++++ READING TEXT

2008-06-23 00:20:59

by NeilBrown

[permalink] [raw]
Subject: Re: [PATCH - take 2] knfsd: nfsd: Handle ERESTARTSYS from syscalls.

On Thursday June 19, [email protected] wrote:
> >
> > I wonder why we have all this mucking about this signal masks anyway.
> > Anyone have any ideas about what it actually achieves?
> >
>
> HCH asked me the same question when I did the conversion to kthreads.
> My interpretation (based on guesswork here) was that we wanted to
> distinguish between SIGKILL and other allowed signals. A SIGKILL is
> allowed to interrupt the underlying I/O, but other signals should not.

Yes, that seems to be the intent of the code, but does it really make
any sense?
Traditionally, filesystem IO is immune to signals so any signal
arriving while nfsd is doing filesystem IO is irrelevant.
I guess network IO can be interrupted, and nfsd is expected to write
to the network during this time when all-but-SIGKILL is ignored. So
maybe the intent was to allow e.g. SIGINT to shut down cleanly, and
SIGKILL to kill more promptly even if the network was sluggish...

However I don't think we ever blocked on network write. And currently
we try very hard to ensure that there is enough memory to hold a reply
before we start on a request, so it should definitely never block.

So until OCFS2 came along, the distinction seems to have been
meaningless, which is why I questioned it.

Even with OCFS2 I'm not sure it makes much sense.

Any time that we shut down NFSD, we really want it to shut down
promptly. If SIGINT isn't certain to achieve that, we should just be
sending SIGKILL.
Conversely, if it does make sense to keep the two signals, we should
be educating init.d scripts to make use of them. e.g.

killall -2 nfsd
sleep 0.1
if [ `cat /proc/fs/nfsd/threads` -gt 0 ]
then sleep 5
killall -9 nfsd
fi

or something more clever.

I think my leaning is just to remove the distinction. About the worst
that can happen if the filesystem decides to respond to the signal is
that you get a short write or a short read, both of which should be
correctly handled by the client.


This brings up an interesting issue for your kthread conversion.
The new code uses kthread_stop instead of sending a signal. That
means it will block until the threads have completed a request and
exited.
If some thread is in a filesystem that is waiting on network IO and
expects to get a signal if it needs to stop in a hurry, then the
shutdown could block for a long time. That might not be what we
want.

Particularly as if we are blocked in kthread_stop, then no-one else can
do a kthread stop....

I think there are issues here that don't yet have obvious answers.
Other opinions most welcome.


>
> The question to answer here, I suppose, is whether masking a pending
> signal is sufficient to make signal_pending() return false. If I'm
> looking correctly then the answer should be "yes". So I don't think we
> have a race here after all. I suspect that if SuSE used a different
> signal here, that would prevent this from happening. For the record,
> both RHEL and Fedora's init scripts use SIGINT for this.

Yep. Using SIGINT or "rpc.nfsd 0" would avoid the problem.
So does mounted the OCFS2 filesystem with -o nointr.

NeilBrown

++++++++
++++ DATA EXCERPTS

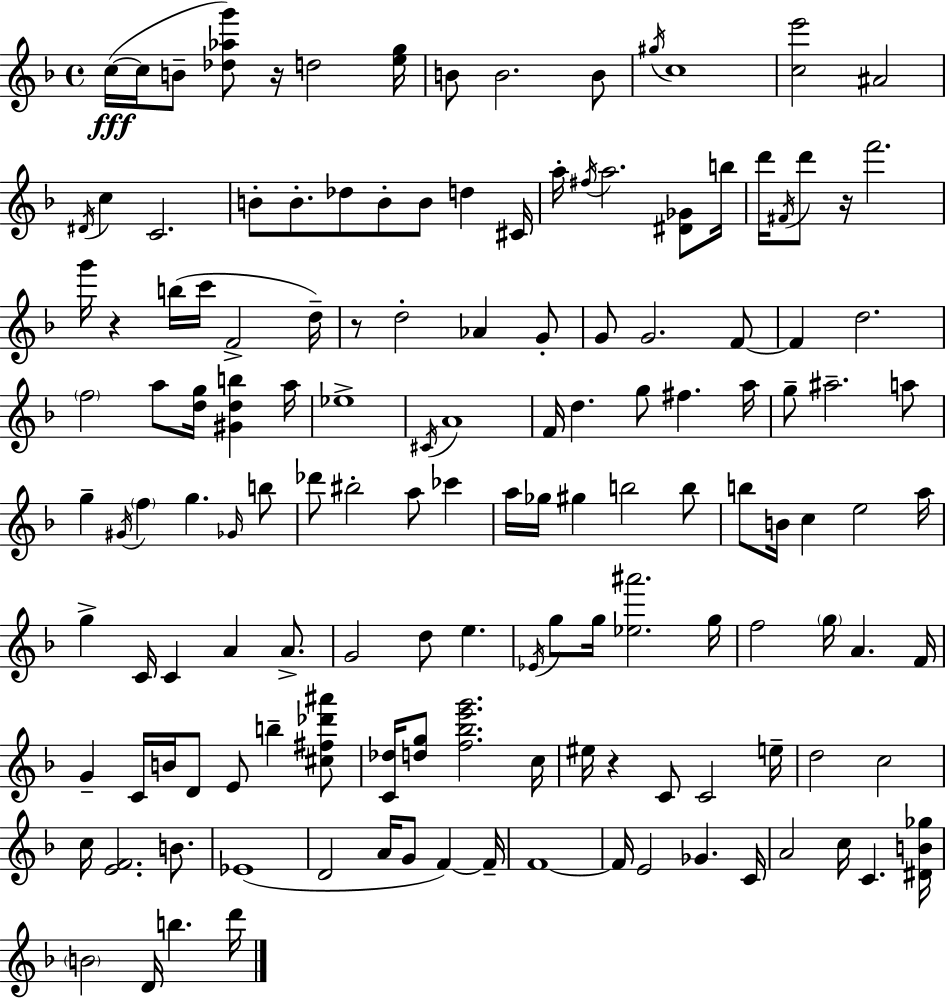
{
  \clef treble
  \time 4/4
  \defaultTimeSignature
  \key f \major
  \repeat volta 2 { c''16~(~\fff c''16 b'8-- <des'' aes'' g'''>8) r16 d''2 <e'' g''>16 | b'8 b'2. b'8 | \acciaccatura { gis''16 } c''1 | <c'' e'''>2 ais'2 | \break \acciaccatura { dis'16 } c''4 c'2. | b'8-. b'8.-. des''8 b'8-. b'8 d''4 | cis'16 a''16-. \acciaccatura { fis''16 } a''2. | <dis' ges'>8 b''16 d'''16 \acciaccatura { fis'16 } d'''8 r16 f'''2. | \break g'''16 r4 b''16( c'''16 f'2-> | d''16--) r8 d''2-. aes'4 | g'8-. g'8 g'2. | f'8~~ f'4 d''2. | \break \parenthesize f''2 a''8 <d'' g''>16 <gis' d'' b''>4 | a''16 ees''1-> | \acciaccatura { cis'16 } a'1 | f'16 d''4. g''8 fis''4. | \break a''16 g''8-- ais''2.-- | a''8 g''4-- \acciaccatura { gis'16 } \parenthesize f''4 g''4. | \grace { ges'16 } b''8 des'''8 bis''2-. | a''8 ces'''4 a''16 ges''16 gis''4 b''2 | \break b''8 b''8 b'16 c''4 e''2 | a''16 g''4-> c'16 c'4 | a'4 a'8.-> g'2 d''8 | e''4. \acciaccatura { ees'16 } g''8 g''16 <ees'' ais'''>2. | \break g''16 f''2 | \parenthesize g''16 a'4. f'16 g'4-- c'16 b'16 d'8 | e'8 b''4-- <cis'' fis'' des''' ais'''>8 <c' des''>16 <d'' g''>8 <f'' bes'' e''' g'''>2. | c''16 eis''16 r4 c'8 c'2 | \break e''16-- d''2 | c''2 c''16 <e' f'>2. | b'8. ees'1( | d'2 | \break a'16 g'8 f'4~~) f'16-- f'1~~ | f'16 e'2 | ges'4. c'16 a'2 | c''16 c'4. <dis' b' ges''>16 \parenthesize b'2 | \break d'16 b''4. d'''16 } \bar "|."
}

++++++++

» **STATED TASK 1**
Output, word for word, the part of the nfsd post that opens with the words containing "Yes, that seems" and closes with "network was sluggish...".
» **STATED TASK 2**
Return every line of the music notation rows above unchanged, leaving the pictures out of your answer.

» **EXERCISE OUTPUT 1**
Yes, that seems to be the intent of the code, but does it really make
any sense?
Traditionally, filesystem IO is immune to signals so any signal
arriving while nfsd is doing filesystem IO is irrelevant.
I guess network IO can be interrupted, and nfsd is expected to write
to the network during this time when all-but-SIGKILL is ignored. So
maybe the intent was to allow e.g. SIGINT to shut down cleanly, and
SIGKILL to kill more promptly even if the network was sluggish...

» **EXERCISE OUTPUT 2**
{
  \clef treble
  \time 4/4
  \defaultTimeSignature
  \key f \major
  \repeat volta 2 { c''16~(~\fff c''16 b'8-- <des'' aes'' g'''>8) r16 d''2 <e'' g''>16 | b'8 b'2. b'8 | \acciaccatura { gis''16 } c''1 | <c'' e'''>2 ais'2 | \break \acciaccatura { dis'16 } c''4 c'2. | b'8-. b'8.-. des''8 b'8-. b'8 d''4 | cis'16 a''16-. \acciaccatura { fis''16 } a''2. | <dis' ges'>8 b''16 d'''16 \acciaccatura { fis'16 } d'''8 r16 f'''2. | \break g'''16 r4 b''16( c'''16 f'2-> | d''16--) r8 d''2-. aes'4 | g'8-. g'8 g'2. | f'8~~ f'4 d''2. | \break \parenthesize f''2 a''8 <d'' g''>16 <gis' d'' b''>4 | a''16 ees''1-> | \acciaccatura { cis'16 } a'1 | f'16 d''4. g''8 fis''4. | \break a''16 g''8-- ais''2.-- | a''8 g''4-- \acciaccatura { gis'16 } \parenthesize f''4 g''4. | \grace { ges'16 } b''8 des'''8 bis''2-. | a''8 ces'''4 a''16 ges''16 gis''4 b''2 | \break b''8 b''8 b'16 c''4 e''2 | a''16 g''4-> c'16 c'4 | a'4 a'8.-> g'2 d''8 | e''4. \acciaccatura { ees'16 } g''8 g''16 <ees'' ais'''>2. | \break g''16 f''2 | \parenthesize g''16 a'4. f'16 g'4-- c'16 b'16 d'8 | e'8 b''4-- <cis'' fis'' des''' ais'''>8 <c' des''>16 <d'' g''>8 <f'' bes'' e''' g'''>2. | c''16 eis''16 r4 c'8 c'2 | \break e''16-- d''2 | c''2 c''16 <e' f'>2. | b'8. ees'1( | d'2 | \break a'16 g'8 f'4~~) f'16-- f'1~~ | f'16 e'2 | ges'4. c'16 a'2 | c''16 c'4. <dis' b' ges''>16 \parenthesize b'2 | \break d'16 b''4. d'''16 } \bar "|."
}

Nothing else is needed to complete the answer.